Man 2: The thing about sharing information is you're putting your knowledge, you're testing your knowledge, and you're vetting what you've done with a wider population. You're going to get feedback that's probably sometimes wrong, and maybe unprofessional, I don't know, but the point is they're going to look at it; they're going to give you ideas. This is good, this is not so good. And that's what we're looking for.

Russ: It is my impression that in terms of the iTunes you service and the contract they are offering these institutions, it is possible to implement your particular iTunes U so that you have both a public area and a private course based areas as well.

Brian: Correct.

Russ: So it's just how your units have implemented, other schools have implemented a more open space versus closed private space.

Brian: Right, there's four levels, one completely open, UC Berkley was completely open, they now have a private side, they actually have a separate installation. You can have public and private within the same. You can have all private, and you can have it to a point were if I'm registered in L342, Spanish 1, only those students see that content, you have to have a full LDAP authentication model, which we don't have.

If you have Blackboard Enterprise, it works seamlessly. Because it just dumps the data from our version of data to Enterprise into the system. We don't have that ability. So we would like that public and private side, if a professor wants to make it private, OK, fine I'll let you do it, but we want the public side too on the same.

Man 1: This had never occurred to me, is there a way to get your data back? Like, say somebody uploaded something and then they loose it, which...

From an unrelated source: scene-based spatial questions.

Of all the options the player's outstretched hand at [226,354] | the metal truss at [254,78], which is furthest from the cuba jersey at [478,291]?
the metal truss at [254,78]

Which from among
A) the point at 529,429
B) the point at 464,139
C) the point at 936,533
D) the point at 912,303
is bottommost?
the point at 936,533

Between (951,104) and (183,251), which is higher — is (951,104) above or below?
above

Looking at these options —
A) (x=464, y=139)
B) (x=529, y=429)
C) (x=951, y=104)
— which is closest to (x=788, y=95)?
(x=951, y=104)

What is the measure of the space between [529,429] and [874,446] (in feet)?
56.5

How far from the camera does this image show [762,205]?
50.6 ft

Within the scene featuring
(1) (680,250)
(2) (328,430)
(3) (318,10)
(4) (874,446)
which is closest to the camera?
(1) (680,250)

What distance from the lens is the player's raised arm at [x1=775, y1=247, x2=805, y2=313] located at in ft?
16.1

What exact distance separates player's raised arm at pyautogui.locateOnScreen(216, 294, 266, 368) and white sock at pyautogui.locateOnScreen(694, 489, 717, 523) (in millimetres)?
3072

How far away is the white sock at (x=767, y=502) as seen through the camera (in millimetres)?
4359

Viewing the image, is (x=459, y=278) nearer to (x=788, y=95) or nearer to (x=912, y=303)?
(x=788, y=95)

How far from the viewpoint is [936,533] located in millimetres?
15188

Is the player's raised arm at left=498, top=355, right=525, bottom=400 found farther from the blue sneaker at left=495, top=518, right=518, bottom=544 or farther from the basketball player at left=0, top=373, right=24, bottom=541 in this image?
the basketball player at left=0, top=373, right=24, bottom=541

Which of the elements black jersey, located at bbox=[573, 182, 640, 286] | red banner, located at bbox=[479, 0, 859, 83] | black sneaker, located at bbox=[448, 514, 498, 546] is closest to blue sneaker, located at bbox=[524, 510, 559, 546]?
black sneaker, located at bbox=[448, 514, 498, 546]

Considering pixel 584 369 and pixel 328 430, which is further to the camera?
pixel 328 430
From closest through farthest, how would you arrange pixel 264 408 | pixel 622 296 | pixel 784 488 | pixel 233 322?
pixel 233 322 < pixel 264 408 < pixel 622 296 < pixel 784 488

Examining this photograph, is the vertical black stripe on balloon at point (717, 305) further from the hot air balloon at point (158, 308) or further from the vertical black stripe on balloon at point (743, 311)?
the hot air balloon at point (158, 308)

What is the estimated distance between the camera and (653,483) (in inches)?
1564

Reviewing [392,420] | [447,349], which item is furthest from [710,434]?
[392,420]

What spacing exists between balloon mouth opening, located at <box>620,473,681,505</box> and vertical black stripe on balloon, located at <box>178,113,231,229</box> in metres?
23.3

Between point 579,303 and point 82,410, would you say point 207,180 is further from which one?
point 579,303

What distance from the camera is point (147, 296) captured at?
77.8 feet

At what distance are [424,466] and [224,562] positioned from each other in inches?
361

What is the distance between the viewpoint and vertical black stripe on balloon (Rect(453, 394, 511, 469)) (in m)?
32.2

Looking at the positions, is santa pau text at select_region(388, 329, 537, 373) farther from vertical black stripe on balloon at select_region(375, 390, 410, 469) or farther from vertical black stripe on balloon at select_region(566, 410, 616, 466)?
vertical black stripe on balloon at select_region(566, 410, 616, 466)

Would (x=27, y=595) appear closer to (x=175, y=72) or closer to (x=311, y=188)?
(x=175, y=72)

Brian: That's a good question.

Woman 1: Maybe Apple looses it? or...

Brian: Is that what you're saying? Because this is hosted at Apple.

Man 1: No, that's what I mean, since you have no physical control, I guess my question is, if a student, or even a faculty member, uploads something important and then they inadvertently wipe the disk...

Man 3: Where's the backup?

Man 1:...yeah...

Brian: In Cupertino, California. I guess we could travel out there to hound them to do it.

Woman 1: No, in fact I talked to the IT people and said, we're totally responsible for backing it up.

Brian: It's in the contract.

Woman 1: Yeah, they would help us, but obviously since the server is in California, they provide those so you can connect to it so that you could make a backup.

Brian: Right. And you can take it one step further, if you decide to move away from this after two years, eventually, they said by the end of the year, they're going to have a way that you can download all of your course material, directly. It will be a function within the administration section. They promised by the end of the year.

Woman 2: I think I remember this coming out about a year ago, that they were giving this away free to everybody, but that they would encourage you to strongly suggest the student use iPod Nano MP3 players. Can you get around that? Can you use any MP3 player? Because all of those...

Brian: The video, they can use Zune if they have it, I know SanDisk has a video MP3 player. You do need at least a video player to see the enhanced or the video. But we've kept the word iPod out of all, unless we've done raffles as part of PR, we've kept iPod completely out of the terminology. They encourage it of course.